Pakistan’s textile sector has been raising hue and cry over the removal of zero-rating regime announced in the latest federal budget. But are their arguments tenable? The short answer is a resounding no. For the long answer, read below.
The biggest argument produced by textile lobby so goes that the removal of zero-rating means further delays in tax refunds, leading to working capital shortages. That is indeed a genuine concern. Which is exactly why Finance Minister Hafeez Shaikh gave his “firm and solid commitment” in front of a 1000-plus audience at ICAP’s post-budget summit earlier this month. He said his team is working “very hard to ensure that the problem of refunds is solved once and for all”.
Let’s sit together and come up with a mechanism that works for you, he said at the summit. “At finance ministry, it is not our intention to block your refunds and use it our self – this is a new regime and we have to try find ways of cooperation.” This is a fair request and a believable promise considering that Hafeez’s chief taxman, Shabbar Zaidi, knows the industry’s refunds problems quite too well and has a corporate Can-Do mindset.
Despite these assurances that a smooth refund system will be put in place in consultation with export-oriented industries, the textile lobby is now saying that the size of domestic textile sales is too small and that removing zero-rating regime would yield very little tax revenues at the cost of refund delays which in turn would hurt exports.
In recent weeks, Hafeez and Zaidi have been found saying that the size of domestic textile sales is about Rs1200 billion, against which sales tax collection is only Rs6 billion. In contrast, All Pakistan Textile Mills Association (APTMA) maintains that the size of domestic textile sales is about Rs545 billion (their original claim: $5 billion converted at FY18 average exchange rate of 109).
“If we take their (government’s) estimate of Rs1200 billion as domestic sale of textiles, and divide it with population numbers, it would mean that every Pakistani spends around Rs5455 annually on clothing. How is that even possible considering that half of the country’s population lives below poverty line,” said Zubair Motilwala at the ICAP summit while criticising government’s estimates of Rs1200 billion.
Zubair, a renowned business who has also sat in government offices and advisory boards, and his colleagues in the textile lobby would do well to look the table produced here. The table shows estimates of textile sales in domestic market based on Euromonitor Intelligence, and Household Integrated Economic Survey conducted by Pakistan Bureau of Statistics. The former is a globally renowned market intelligence company that Zubair’s corporate sector colleagues frequently rely on, whereas the latter is a survey well-respected by leading Pakistani economists.

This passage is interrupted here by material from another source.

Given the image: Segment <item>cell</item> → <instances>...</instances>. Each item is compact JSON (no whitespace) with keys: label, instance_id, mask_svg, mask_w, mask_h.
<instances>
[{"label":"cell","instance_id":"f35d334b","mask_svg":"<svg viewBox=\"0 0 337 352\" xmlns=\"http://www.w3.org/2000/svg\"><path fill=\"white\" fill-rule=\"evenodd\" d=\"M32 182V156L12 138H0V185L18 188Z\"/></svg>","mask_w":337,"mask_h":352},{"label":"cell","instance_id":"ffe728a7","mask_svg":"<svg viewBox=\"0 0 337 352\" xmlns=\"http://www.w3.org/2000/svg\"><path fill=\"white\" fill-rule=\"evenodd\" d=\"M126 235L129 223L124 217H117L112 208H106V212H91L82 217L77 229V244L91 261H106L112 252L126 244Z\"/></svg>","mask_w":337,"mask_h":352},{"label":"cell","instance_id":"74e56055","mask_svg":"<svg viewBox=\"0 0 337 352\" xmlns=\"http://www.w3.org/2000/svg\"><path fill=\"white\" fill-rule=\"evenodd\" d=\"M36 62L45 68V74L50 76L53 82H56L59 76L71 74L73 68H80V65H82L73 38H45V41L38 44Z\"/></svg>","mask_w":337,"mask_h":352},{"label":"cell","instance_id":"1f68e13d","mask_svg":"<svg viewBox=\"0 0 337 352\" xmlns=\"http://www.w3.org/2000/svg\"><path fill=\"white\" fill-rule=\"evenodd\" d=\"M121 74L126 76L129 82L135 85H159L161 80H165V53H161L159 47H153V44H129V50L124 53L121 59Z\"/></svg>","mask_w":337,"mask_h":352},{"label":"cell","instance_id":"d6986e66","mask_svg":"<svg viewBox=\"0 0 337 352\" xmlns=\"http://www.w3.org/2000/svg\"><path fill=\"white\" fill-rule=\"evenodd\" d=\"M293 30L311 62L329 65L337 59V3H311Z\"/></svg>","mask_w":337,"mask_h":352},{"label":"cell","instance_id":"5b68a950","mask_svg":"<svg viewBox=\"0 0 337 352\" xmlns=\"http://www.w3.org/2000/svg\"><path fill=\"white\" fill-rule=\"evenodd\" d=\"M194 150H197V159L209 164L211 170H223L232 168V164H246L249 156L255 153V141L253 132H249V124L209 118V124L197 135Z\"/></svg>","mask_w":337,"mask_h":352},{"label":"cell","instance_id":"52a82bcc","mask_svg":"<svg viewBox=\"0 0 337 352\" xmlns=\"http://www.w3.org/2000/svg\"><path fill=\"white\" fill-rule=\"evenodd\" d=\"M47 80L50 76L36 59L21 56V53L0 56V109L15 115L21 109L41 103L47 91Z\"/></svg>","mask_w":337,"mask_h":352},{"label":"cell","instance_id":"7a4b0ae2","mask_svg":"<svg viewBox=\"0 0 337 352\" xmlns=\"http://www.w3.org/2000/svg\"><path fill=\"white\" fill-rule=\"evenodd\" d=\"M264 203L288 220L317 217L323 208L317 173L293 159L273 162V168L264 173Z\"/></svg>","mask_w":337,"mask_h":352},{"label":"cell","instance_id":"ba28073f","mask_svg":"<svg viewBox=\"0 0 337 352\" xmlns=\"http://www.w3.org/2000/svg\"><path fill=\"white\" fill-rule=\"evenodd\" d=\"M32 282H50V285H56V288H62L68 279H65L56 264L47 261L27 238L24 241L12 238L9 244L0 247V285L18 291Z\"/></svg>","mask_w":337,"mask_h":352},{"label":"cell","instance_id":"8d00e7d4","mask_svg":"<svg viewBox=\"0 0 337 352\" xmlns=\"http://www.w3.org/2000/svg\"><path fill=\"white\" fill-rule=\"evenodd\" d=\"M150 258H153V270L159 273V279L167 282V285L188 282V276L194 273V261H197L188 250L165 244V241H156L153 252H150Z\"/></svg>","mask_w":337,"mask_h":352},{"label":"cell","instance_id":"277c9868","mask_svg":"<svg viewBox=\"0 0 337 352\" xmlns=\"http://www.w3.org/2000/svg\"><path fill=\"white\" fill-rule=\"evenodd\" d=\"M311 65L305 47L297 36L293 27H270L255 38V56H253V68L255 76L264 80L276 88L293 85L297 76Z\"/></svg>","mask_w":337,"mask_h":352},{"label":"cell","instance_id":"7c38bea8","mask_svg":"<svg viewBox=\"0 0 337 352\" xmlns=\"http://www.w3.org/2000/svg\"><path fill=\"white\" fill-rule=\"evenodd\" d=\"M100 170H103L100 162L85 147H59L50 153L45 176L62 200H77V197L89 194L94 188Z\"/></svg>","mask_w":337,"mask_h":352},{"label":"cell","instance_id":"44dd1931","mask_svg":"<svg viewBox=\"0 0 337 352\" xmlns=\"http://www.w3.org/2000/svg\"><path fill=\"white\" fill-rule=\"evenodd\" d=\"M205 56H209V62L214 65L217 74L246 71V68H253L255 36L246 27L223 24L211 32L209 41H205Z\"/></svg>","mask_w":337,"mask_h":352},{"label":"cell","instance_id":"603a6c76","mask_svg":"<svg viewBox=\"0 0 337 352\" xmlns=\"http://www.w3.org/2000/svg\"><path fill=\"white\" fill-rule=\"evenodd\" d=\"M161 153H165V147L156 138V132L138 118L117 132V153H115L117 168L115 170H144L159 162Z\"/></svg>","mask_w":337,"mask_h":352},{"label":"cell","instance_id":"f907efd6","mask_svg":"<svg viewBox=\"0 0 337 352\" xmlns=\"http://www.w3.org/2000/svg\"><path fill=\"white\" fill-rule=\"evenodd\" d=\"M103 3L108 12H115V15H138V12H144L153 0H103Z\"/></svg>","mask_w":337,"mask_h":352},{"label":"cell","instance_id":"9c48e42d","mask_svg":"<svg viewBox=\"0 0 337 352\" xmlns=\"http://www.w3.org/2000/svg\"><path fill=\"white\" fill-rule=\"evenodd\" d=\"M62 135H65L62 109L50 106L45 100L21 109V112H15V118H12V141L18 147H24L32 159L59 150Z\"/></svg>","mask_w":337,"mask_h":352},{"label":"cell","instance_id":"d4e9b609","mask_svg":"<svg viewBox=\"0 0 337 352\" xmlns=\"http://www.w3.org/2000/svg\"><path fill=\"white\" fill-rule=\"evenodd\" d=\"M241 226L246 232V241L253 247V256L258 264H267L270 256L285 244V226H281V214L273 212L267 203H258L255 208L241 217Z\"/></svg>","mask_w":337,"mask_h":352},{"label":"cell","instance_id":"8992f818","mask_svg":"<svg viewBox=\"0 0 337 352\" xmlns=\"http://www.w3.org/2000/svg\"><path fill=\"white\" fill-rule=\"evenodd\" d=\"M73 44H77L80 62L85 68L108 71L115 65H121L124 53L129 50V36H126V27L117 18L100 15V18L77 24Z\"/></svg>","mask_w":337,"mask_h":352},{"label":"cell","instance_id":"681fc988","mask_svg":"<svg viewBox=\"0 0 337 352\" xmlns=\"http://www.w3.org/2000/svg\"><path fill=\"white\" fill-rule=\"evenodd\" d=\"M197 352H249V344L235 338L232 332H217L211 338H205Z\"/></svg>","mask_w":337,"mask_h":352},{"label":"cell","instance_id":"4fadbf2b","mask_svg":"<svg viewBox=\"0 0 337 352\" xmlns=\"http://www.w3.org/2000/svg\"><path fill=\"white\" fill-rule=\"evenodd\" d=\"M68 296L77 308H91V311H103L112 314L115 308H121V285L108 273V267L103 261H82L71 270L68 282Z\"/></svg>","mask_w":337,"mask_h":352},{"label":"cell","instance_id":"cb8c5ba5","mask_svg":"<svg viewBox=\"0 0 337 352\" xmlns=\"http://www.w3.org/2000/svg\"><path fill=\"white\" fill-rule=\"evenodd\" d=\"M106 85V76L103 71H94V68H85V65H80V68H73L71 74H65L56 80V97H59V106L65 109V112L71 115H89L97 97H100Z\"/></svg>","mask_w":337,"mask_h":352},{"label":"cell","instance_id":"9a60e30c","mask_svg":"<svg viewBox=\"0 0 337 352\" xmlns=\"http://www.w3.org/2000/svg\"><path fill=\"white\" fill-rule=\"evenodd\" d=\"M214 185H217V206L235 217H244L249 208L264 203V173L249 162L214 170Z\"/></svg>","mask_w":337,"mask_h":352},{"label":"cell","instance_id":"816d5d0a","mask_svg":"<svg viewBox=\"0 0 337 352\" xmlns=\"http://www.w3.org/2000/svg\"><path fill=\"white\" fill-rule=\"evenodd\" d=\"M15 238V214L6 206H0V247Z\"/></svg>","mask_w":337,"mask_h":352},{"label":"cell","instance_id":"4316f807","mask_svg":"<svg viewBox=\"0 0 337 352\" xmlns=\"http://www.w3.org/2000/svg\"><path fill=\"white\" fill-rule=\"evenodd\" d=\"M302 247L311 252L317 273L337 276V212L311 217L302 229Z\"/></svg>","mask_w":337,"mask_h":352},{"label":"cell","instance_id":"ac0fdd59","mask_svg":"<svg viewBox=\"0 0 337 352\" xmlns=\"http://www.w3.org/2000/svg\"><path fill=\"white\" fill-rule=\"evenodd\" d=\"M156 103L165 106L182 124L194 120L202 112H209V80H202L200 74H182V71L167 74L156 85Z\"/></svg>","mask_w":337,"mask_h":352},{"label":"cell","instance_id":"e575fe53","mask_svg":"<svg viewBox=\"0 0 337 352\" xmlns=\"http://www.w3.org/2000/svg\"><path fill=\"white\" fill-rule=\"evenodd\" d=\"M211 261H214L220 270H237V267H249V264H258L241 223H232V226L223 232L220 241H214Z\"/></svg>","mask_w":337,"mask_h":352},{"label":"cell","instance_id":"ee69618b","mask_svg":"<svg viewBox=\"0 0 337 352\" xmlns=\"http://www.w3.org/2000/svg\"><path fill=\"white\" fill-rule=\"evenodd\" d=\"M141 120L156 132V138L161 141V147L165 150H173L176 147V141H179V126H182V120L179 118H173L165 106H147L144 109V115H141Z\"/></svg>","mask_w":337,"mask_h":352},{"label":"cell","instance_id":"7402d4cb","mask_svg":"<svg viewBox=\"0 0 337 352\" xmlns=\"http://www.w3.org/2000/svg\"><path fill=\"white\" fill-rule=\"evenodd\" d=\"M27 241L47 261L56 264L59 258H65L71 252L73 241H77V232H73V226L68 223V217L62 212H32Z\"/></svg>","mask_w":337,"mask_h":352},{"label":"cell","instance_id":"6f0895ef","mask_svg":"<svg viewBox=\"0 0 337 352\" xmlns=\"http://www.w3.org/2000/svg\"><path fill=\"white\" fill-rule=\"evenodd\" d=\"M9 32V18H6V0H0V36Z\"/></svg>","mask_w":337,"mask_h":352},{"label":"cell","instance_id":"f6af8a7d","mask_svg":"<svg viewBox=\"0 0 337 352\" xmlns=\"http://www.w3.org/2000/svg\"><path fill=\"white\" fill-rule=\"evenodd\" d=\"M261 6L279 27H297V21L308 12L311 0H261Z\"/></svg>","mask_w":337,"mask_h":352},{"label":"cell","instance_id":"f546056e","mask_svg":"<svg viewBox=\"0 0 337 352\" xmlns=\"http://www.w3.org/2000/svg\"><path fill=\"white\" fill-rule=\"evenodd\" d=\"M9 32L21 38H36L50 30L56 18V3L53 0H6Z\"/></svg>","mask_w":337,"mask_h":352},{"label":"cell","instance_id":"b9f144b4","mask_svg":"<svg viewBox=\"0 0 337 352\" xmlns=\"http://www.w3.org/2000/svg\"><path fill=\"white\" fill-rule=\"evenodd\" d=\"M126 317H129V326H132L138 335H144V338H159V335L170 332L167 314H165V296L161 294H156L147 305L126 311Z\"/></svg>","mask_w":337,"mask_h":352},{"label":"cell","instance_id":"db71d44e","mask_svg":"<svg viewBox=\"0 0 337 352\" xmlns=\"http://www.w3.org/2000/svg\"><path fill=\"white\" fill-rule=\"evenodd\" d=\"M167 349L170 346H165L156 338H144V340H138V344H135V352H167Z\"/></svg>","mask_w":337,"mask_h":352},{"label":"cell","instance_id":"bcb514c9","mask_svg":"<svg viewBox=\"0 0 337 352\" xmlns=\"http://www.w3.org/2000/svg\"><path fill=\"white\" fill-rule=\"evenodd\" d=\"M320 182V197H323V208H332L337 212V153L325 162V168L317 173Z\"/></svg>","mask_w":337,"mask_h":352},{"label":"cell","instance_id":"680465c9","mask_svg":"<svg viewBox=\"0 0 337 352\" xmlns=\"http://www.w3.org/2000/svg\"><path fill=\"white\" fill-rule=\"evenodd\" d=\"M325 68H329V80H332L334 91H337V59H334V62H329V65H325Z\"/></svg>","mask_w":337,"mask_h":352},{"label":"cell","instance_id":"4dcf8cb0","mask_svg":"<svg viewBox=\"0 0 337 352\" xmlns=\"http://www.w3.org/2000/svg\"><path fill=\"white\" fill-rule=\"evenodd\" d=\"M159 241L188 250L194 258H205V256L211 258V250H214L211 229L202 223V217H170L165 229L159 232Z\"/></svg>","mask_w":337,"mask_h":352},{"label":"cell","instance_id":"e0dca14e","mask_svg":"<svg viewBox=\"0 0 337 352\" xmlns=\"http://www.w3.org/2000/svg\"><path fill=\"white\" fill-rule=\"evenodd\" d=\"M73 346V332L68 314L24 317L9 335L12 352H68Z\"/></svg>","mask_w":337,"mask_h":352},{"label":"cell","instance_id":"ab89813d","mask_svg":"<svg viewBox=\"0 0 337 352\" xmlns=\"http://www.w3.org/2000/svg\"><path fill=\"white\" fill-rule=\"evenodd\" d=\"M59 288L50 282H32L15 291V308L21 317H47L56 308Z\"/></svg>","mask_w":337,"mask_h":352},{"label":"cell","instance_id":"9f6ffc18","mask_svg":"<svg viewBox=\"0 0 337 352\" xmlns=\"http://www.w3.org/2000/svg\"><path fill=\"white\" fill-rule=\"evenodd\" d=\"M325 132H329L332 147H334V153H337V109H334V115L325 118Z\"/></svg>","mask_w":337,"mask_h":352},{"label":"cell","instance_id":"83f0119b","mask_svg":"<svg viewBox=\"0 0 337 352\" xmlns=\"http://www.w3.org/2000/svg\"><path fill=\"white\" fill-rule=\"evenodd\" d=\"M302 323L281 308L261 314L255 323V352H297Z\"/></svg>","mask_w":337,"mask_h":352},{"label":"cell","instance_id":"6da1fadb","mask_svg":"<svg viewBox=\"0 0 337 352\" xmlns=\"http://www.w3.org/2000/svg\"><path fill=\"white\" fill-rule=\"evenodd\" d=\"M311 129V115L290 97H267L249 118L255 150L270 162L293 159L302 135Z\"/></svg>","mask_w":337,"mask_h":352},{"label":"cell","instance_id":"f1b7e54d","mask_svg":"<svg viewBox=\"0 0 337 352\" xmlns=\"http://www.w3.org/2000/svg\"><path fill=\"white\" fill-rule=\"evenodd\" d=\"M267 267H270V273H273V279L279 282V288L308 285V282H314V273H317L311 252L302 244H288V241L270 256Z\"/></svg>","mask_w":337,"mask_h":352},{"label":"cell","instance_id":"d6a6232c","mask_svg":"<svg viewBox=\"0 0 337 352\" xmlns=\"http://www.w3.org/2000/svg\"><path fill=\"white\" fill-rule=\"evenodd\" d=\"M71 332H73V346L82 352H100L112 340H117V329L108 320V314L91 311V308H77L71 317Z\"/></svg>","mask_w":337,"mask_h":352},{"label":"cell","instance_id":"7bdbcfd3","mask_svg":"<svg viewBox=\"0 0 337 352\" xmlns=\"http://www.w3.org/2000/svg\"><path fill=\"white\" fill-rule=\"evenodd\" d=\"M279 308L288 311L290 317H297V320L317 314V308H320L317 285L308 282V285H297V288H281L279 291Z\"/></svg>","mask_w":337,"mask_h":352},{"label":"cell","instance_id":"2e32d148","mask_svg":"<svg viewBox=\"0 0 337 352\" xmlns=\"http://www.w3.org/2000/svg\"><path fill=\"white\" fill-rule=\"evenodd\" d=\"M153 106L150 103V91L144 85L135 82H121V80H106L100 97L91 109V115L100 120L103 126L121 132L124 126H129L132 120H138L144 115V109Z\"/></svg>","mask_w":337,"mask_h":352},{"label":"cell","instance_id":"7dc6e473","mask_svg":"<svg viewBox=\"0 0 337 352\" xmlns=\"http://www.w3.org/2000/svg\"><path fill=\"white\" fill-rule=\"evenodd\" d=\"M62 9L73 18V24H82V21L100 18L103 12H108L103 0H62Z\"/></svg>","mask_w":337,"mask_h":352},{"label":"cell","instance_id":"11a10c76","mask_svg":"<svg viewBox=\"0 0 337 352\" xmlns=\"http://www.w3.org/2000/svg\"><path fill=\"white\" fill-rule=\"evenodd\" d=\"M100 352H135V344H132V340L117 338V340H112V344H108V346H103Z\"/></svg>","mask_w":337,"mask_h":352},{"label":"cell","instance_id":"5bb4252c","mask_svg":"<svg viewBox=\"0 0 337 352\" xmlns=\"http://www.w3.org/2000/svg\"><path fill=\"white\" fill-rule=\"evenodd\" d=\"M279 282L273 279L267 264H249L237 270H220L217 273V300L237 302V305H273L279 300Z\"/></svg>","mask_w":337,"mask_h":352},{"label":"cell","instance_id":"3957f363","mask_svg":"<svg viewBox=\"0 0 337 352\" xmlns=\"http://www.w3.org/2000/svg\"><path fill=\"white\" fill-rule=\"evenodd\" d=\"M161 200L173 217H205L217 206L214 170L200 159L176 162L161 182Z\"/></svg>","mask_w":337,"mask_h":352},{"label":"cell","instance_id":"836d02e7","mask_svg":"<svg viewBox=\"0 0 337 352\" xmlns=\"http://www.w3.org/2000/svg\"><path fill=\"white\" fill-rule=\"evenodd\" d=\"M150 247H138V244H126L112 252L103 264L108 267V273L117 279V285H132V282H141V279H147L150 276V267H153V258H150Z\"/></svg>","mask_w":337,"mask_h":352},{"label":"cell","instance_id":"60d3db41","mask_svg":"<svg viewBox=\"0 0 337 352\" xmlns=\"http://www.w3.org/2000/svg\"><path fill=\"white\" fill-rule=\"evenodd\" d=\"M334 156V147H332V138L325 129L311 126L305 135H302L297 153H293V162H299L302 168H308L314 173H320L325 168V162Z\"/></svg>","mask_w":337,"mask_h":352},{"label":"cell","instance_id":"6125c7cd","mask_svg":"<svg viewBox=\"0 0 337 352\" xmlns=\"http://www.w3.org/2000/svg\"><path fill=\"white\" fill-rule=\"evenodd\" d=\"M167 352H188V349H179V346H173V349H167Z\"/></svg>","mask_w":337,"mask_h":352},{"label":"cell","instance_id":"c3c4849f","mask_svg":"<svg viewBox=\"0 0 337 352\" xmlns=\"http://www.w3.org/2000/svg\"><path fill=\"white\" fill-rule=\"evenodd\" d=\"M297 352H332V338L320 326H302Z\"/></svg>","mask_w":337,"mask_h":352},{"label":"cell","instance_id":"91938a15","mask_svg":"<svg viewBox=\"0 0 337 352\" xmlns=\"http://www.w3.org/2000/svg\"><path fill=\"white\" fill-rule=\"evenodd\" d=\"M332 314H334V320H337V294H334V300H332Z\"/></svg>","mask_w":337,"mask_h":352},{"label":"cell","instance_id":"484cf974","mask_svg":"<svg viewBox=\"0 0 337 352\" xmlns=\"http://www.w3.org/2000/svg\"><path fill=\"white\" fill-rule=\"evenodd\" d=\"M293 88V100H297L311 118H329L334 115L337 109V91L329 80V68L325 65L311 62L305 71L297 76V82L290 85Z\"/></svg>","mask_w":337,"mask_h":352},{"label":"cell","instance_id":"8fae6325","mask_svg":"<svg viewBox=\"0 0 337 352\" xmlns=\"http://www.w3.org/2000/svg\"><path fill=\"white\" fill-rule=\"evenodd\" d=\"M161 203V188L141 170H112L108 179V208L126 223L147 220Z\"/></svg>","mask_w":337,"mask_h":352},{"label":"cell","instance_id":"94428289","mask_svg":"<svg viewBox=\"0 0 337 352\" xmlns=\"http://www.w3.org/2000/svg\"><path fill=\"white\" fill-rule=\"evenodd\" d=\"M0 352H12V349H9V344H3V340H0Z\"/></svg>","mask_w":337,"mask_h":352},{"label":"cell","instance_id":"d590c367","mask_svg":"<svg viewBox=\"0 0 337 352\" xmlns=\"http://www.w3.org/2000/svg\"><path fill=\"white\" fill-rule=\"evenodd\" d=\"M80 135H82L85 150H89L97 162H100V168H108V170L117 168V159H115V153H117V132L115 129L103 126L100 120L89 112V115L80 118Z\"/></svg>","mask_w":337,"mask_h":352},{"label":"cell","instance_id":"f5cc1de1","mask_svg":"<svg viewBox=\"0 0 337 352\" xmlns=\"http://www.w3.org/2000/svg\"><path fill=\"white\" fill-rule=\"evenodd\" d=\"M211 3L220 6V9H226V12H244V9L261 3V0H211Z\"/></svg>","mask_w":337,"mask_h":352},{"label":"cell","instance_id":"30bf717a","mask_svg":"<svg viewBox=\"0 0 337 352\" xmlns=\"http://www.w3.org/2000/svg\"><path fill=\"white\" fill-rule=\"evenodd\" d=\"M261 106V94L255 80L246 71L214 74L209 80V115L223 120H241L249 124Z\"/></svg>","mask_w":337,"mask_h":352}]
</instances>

Based on both these estimates, BR Research’s calculations shows that domestic textile sales in FY19 - clothing and home textile - was at least Rs1000 billion, including conservative estimates of textile consumption by the likes of hospitals, hotels, restaurants, factories, offices (peons & drivers), private guards, police and other law enforcement agencies. And that’s according to government survey-based statistics. Estimates based on Euromonitor’s data is easily north of Rs1500 billion, whereas Shabbar’s estimates of Rs1200 billion are likely to be based on actual corporate sales datasets that accountants are better privy to.
This means that at the old sales tax rate of 5 percent the industry should be paying at least Rs50 billion. In contrast, the current collection is only Rs6 billion, as per government claims. Even if domestic textile sales equals Rs545 billion, as the industry claims in its adverts these days, at 5 percent rate the collection should have been Rs27 billion. Clearly textile sector does not pay adequate sales tax on domestic sales.
Pretty soon textile industry might start claiming that about 24 percent of domestic textile market is supplied by smuggled goods, whereas 44 percent of local market is imported goods, as they once claimed in media in August 2017. But those claims were not based on any sound economic analysis; nor should one expect them to release any sound analyses for wider public debate this time around.
The APTMA to-date lacks a sound secretariat and a credible research wing staffed with professional economists and finance experts, a trait it shares with nearly all other chambers and associations in the country. Besides, if smuggling was really one-fourth of local market as APTMA once claimed, wouldn’t textile lobbyists have raised a din over it all year long. Why is it so that the issue of smuggling comes up only when there are talks of removing the zero-rating?
The moral of the story: textile industry is trying to blackmail the government to take back the removal of zero-rating or at least halve the proposed tax rate. The pressure from textile lobby will test the strength of PTI’s political capital and its seriousness of reforms, where the government would do well to remember that in a not so distant past, the lot of textile barons took government-subsidized loans and punted in real estate and stock markets. Fix the refunds, address smuggling concerns but do not fall for textile’s crocodile tears!